На повороте
Шрифт:
После пребывания в Амстердаме он отправлялся в Париж, где вел переговоры с одной кинокомпанией. Перед отъездом он зашел еще к гадалке: от нее он хотел узнать, состоится ли прибыльная киносделка. Посвященная баба выразилась многозначительно, на старый оракульный манер: «В Париже, сударь, вы встретились с величайшей авантюрой вашей жизни!»
Переговоры он вел в одном бюро на Елисейских полях; дело, казалось, шло на лад, Хорват считал, что контракт уже в кармане. Так много денег! Вот это авантюра! Величайшая в его жизни, совсем как предсказывала ведьма… В оживленном настроении он отправился домой. Когда он брел вниз по Елисейским полям, поднялась маленькая буря, не то чтобы ураган, но все-таки довольно сильные порывы ветра. Жестокий бриз сорвал одну из многих ветвей одного из многих деревьев, стоящих по краю прекрасного бульвара. То было дерево, под сенью которого как раз находился писатель. На затылок ему свалился тяжеленный сук, он ударил ему в шею, как топор. Тот, который не боялся нацистов, был гильотинирован миролюбивым парижским деревом.
Умирали на чужбине быстро, скоропалительнее, чем дома. В этой хронике будет рассказано еще о ряде скоропостижных смертельных случаев, причем большей частью речь пойдет об эмигрантах. Эпидемии самоубийств и инфарктов предстояло, разумеется, получить размах несколько позднее; однако уже в эти первые годы ссылки умирали с большим рвением. Очень скоро эмиграция опостылела юристу и преуспевающему драматургу Максу Альсбергу, с которым я был хорошо знаком: он покончил с собой уже в 1933 году. Следующим был Курт Тухольский. Он сделал это в Швеции, не преминув перед этим выразить свое отчаяние. Якоб Вассерман умер естественной смертью, которая, однако, судя по всему, не была для него столь уж нежеланной. Этому могучему прилежному старому сказителю и до глубины сердца обеспокоенному мыслителю, как еврею и немцу, слишком уж туго пришлось в жизни. В последнее время его лицо, которое никогда не было веселым, было искажено страхом, обезображено скорбью и усталостью. Он хотел покоя.

**ПИСЬМЕННЫЕ ЗАДАНИЯ:**
**1.** Назовите всех людей, которые упомянуты в статье по имени или фамилии.
**2.** Продублируйте фрагмент статьи между словами «Переговоры он вел» и «миролюбивым парижским деревом.», включая оба.
Данные, приведенные далее, со статьей не связаны и представляют собой отдельный материал.

**НАБОР ДАННЫХ:**
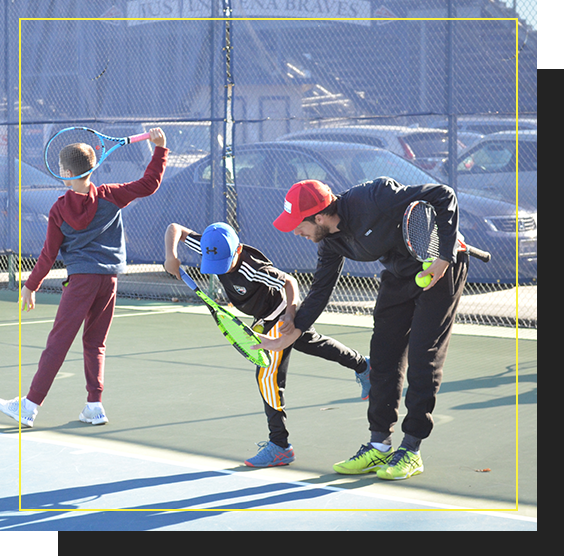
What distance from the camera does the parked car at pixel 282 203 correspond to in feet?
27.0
==
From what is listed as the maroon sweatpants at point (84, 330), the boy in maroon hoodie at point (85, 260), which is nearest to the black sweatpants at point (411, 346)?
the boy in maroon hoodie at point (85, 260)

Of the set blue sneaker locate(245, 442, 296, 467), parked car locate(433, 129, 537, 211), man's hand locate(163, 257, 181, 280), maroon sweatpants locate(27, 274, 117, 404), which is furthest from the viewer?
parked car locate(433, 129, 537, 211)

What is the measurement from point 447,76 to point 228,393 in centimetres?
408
--
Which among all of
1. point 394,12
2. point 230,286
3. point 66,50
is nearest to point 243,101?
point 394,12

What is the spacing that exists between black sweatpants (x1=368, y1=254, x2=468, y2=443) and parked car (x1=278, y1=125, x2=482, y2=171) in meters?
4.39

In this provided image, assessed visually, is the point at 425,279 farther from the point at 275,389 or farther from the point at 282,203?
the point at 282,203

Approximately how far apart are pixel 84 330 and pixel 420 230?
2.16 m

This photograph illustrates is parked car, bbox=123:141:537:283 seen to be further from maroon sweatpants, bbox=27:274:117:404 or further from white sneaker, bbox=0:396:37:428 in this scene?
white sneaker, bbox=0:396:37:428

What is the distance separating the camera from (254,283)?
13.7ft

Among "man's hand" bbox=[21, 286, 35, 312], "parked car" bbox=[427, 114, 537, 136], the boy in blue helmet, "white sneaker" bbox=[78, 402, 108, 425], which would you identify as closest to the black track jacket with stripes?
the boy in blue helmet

**ОЖИДАЕМЫЕ РЕЗУЛЬТАТЫ:**
**1.** Хорват, Макс Альсберг, Курт Тухольский, Якоб Вассерман.

**2.**
Переговоры он вел в одном бюро на Елисейских полях; дело, казалось, шло на лад, Хорват считал, что контракт уже в кармане. Так много денег! Вот это авантюра! Величайшая в его жизни, совсем как предсказывала ведьма… В оживленном настроении он отправился домой. Когда он брел вниз по Елисейским полям, поднялась маленькая буря, не то чтобы ураган, но все-таки довольно сильные порывы ветра. Жестокий бриз сорвал одну из многих ветвей одного из многих деревьев, стоящих по краю прекрасного бульвара. То было дерево, под сенью которого как раз находился писатель. На затылок ему свалился тяжеленный сук, он ударил ему в шею, как топор. Тот, который не боялся нацистов, был гильотинирован миролюбивым парижским деревом.